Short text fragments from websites

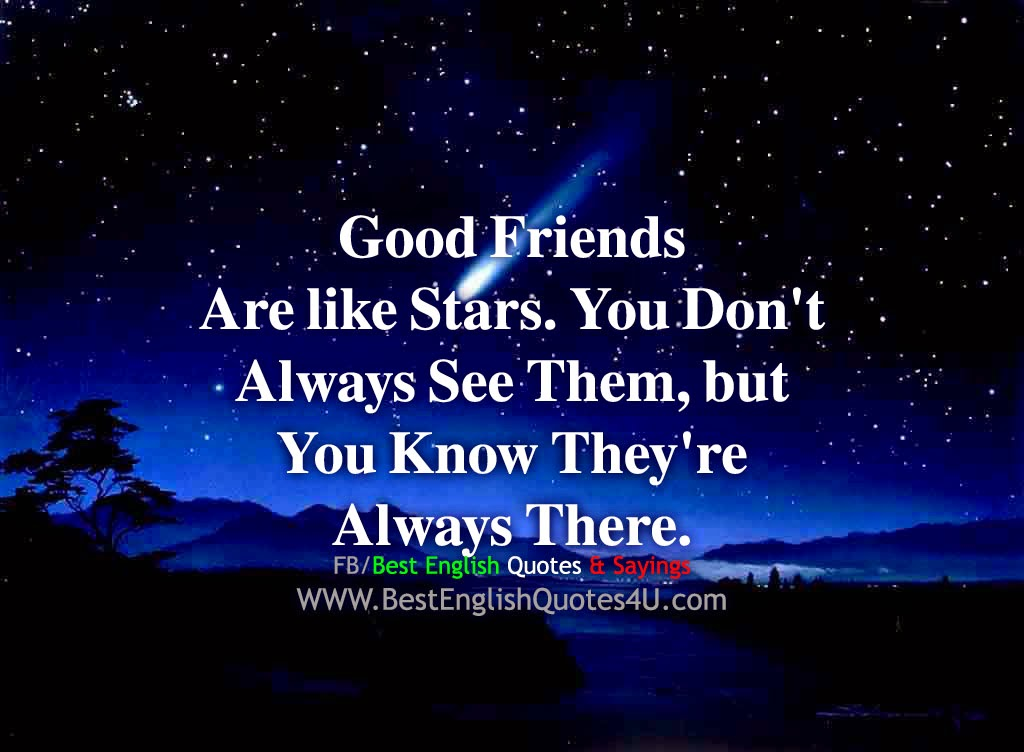 Good Friends Are Like Stars Best English Quotes Sayings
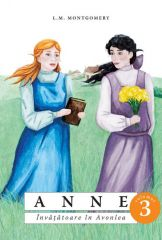 Anne - Vol. 3.  Invatatoare in Avonlea
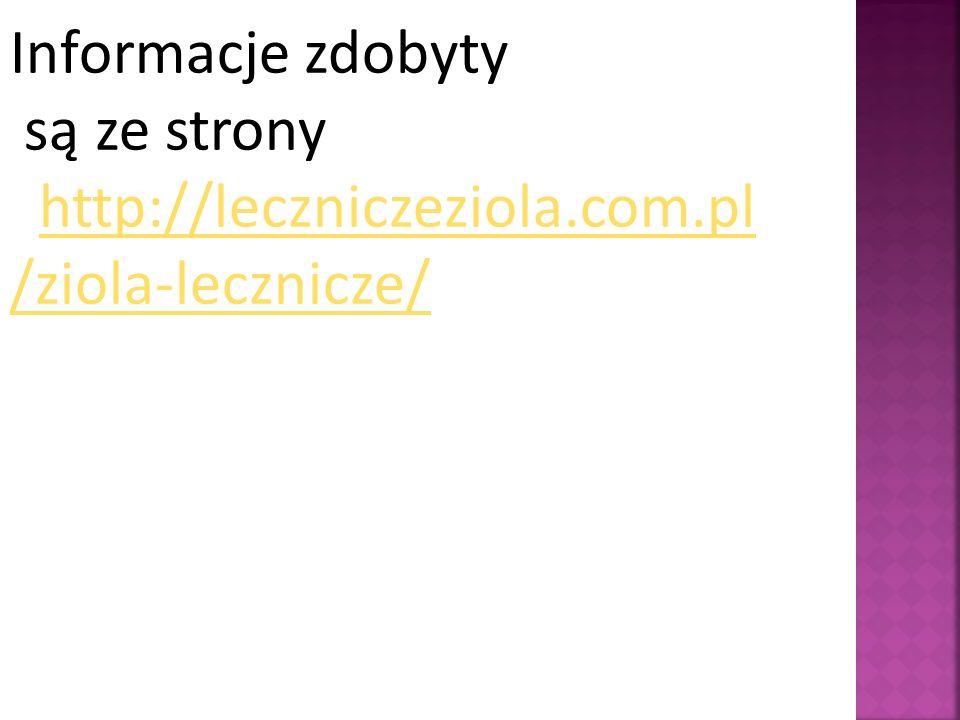 Informacje zdobyty są ze strony http://leczniczeziola.com.pl /ziola-lecznicze/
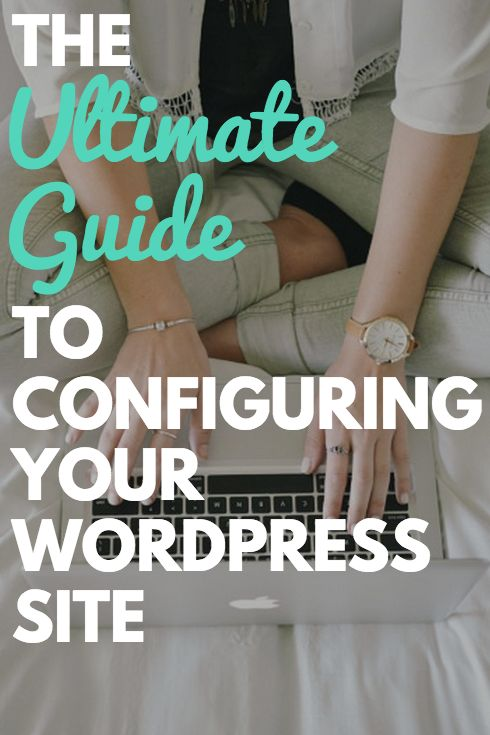 Awesome step by step guide for setting up your wordpress site!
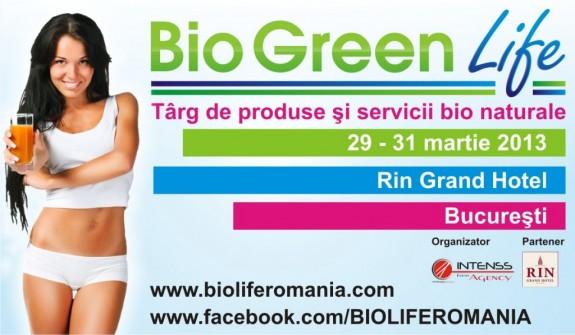 Bio Green Life - Targ de produse si servicii bio naturale / 29 - 31 martie 2013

**Assignment:** Write out nothing but the lines from the one with "Informacje zdobyty są" through the last line of the entries, exactly as they stand; pictures are not part of the copy.

**Solution to this exercise:**
 Informacje zdobyty są ze strony http://leczniczeziola.com.pl /ziola-lecznicze/
 Awesome step by step guide for setting up your wordpress site!
 Bio Green Life - Targ de produse si servicii bio naturale / 29 - 31 martie 2013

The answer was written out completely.